Propriétaire depuis 10 ans, Johannie Lachance emploie tout de même une dizaine de personnes, ayant quelques unités de motel également à gérer. Si une ouverture possible pour bientôt la réjouit, elle conserve certaines inquiétudes, notamment sur le coût élevé des permis. «Il fallait avoir payé nos permis pour avril, et on nous a ordonné de fermer à la mi-mars. Nous n’avons pas eu de rabais encore là-dessus. Et si en plus, il faut avoir des limites sur la fréquentation, ce sera difficile, car moi, les loteries vidéo et les tables de billard m’enlèvent énormément de place sur mon permis.»

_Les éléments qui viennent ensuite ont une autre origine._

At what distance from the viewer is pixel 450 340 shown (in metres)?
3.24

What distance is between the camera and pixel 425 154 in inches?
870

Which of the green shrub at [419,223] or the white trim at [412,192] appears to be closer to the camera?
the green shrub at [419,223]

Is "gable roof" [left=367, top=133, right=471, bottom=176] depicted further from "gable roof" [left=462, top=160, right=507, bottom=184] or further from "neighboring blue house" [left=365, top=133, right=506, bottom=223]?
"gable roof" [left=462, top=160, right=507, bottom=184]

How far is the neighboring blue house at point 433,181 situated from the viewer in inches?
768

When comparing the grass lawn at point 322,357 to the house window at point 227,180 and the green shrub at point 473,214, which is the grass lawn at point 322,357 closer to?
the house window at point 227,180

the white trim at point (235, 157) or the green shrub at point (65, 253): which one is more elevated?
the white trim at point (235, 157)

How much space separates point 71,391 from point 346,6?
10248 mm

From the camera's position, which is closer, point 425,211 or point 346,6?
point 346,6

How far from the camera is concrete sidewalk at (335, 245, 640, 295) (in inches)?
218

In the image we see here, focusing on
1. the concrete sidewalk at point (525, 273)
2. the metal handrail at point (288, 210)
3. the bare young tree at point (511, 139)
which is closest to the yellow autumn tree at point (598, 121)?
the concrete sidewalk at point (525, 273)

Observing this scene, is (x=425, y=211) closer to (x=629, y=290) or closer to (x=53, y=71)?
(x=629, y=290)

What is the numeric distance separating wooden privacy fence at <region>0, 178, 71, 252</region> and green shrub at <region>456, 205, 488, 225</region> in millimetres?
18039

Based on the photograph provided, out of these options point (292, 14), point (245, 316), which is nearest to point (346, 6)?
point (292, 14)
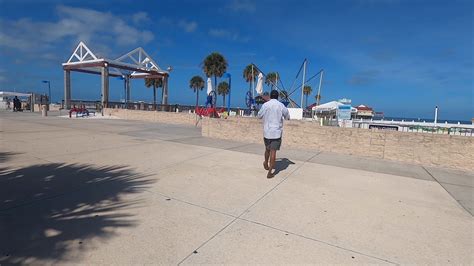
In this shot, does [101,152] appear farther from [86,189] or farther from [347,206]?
[347,206]

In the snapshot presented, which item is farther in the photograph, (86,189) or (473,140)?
(473,140)

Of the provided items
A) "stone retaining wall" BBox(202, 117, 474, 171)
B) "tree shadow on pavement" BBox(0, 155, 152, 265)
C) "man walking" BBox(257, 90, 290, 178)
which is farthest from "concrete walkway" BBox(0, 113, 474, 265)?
"stone retaining wall" BBox(202, 117, 474, 171)

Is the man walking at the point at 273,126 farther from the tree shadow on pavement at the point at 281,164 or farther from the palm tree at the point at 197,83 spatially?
the palm tree at the point at 197,83

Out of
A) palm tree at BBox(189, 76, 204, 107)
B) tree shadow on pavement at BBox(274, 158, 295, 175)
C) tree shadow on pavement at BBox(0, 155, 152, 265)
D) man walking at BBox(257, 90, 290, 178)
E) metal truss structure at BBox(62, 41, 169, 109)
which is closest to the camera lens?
tree shadow on pavement at BBox(0, 155, 152, 265)

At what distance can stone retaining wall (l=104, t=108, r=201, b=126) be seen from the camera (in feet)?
64.5

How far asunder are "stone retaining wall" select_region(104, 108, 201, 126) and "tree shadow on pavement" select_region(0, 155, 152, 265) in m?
14.2

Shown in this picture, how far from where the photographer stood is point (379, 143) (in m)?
8.16

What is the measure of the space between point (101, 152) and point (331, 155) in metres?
6.70

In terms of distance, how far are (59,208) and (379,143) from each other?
809 centimetres

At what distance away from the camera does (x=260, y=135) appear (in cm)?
1042

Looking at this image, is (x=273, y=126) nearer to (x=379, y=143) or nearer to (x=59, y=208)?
(x=59, y=208)

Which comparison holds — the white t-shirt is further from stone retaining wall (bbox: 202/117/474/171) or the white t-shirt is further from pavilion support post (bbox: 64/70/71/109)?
pavilion support post (bbox: 64/70/71/109)

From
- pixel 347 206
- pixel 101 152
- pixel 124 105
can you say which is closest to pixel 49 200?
pixel 101 152

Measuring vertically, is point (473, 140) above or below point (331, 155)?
above
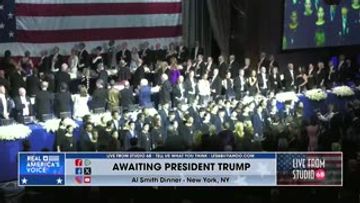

Jean-Claude Trahan déplore lui aussi les pertes de revenus qu’il a dû encaisser, mais lui non plus n’a aucune idée si une modulation sur ses permis sera possible, alors qu’il est fermé depuis plusieurs semaines. «Pour moi, c’est 3 500 $ de permis. 610 $ pour la terrasse uniquement. Je ne suis pas ouvert et mes permis sont déjà payés.»

Il a aussi confié la gérance de son bar du même nom de Saint-Léon à son fils Jimmy depuis un an et demi maintenant. Lui aussi a accepté la situation lorsque la pandémie a été annoncée, mais il estime qu’il est temps de tourner la page, surtout que peu de cas ont été observés dans la région.

Alain Gaudreau est propriétaire du bar et du salon de quille Le Sommet à Armagh

À Armagh, Alain Gaudreau est propriétaire du bar Le Sommet, mais aussi de la salle de quilles du même nom. Il venait d’ailleurs d’investir une bonne somme dans son établissement il y a quelques mois à peine. Lui aussi indique que la situation actuelle fait mal. «Pour tous mes permis, ça représente plus de 3 000 $, J’ai raté la fin de la saison de mes ligues de quilles qui est le meilleur moment dans l’année. On paye des permis pour exploiter une entreprise et on ne peut pas le faire.»

M. Gaudreau avait même un acheteur potentiel intéressé à prendre sa relève avant la pandémie, une transaction qui pourrait achopper si la situation perdurait trop longtemps. Ce qui le déçoit plus que tout, c’est qu’il remarque lui aussi le peu de cas dans la région et souhaiterait que certaines décisions soient modulées en conséquence. «On ressent que nous sommes punis à cause de Montréal. Ça va bien aller, ça ne marche plus. Qu’on nous donne la permission d’opérer, ça presse.»

Dans la même foulée, Lili Gagnon trépigne d’impatience de revoir ses clients et ses serveuses. «C’est peut-être un peu exagéré, car on n’a pas de cas chez nous. Ma clientèle vient des villages aux alentours, pas de la ville. Si nous avions des cas, ce serait moins décevant.»

Des personnes que le journal a interrogées, Mme Gagnon est la seule qui n’a pas garanti sa réouverture lorsque le feu vert viendra. L’irritant qu’elle anticipe est celui de devoir composer avec des exigences extrêmes. «Il ne faudrait pas devoir commencer à faire de la discipline sur la proximité des gens. Je ne demanderais pas à mes filles de porter une visière ou un masque, elles ne le garderaient pas de toute façon. Si les mesures sont exagérées, je n’ouvrirai pas tout simplement. Je ne veux pas commencer à m’obstiner avec les clients.»